I'm building a circuit that will manually control a Honda Insight's hybrid system. This is controlled by 3 control lines, with 2 of them being PWM signals with varying duty cycles. 1 needs to be 20kHz, and the other 2kHz. Therefor, the plan is to use Timer 1 and Timer 2.

When looking for a successful Frequency setting on the Timers, I believe I need to use Pins 10 and 3 on the respective timers. If I use 11 instead of 3, I do not get success for setting the frequency. The issue comes when I make the call to check the resolution of each pin.

Pin 10 (set at 20kHz) returns a resolution of 8.65 Pin 3 (set at 2kHz) returns a resolution of 0.00

If I reverse the pins:

Pin 10 (2kHz) returns a resolution 11.97 Pin 3 (20kHz) returns a resolution of 0.00

What would cause the 0 resolution on Timer 2?

EDIT: Just checked and Timer 2 provides a frequency of 55555Hz after setting it at 20kHz. I played around with it and when setting it around 15kHz, it outputs almost correctly, except it returns slightly higher than set. Whenever I set it any higher than 15.7kHz, it starts reporting over double of what the set value is. For example, at 15.7kHz, it returns 31620Hz.

A pastebin of the output from your resolution example, with the pin changed to pin 3 and output from Timer2: http://pastebin.com/8vgj6ZBn

I was able to get your frequency method to report 20k, by setting this up manually:

  TCCR2A = _BV(COM2A0) | _BV(COM2B1) | _BV(WGM21) | _BV(WGM20);
  TCCR2B = _BV(WGM22) | _BV(CS21);
  OCR2A = 50;
  OCR2B = 25;

The resolution is still reported as 0, but reports possible duties of 51.

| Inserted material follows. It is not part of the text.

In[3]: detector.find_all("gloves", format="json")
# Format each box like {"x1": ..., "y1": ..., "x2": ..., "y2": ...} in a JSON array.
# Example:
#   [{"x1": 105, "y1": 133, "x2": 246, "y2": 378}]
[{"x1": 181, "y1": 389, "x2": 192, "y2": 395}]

I was able to reproduce the frequency errors for timer 2 and timer 1 (55555 when set to 20000 and 31620 and 15.7K) in Atmel Studio. Sounds like a truncation issue. I was not able to reproduce the resolution errors. I ran the code test code on my Uno and Atmel Studio it looks clean.

I might have something tomorrow afternoon (east coast USA time) for the frequency problem, I will keep looking into the resolution problem.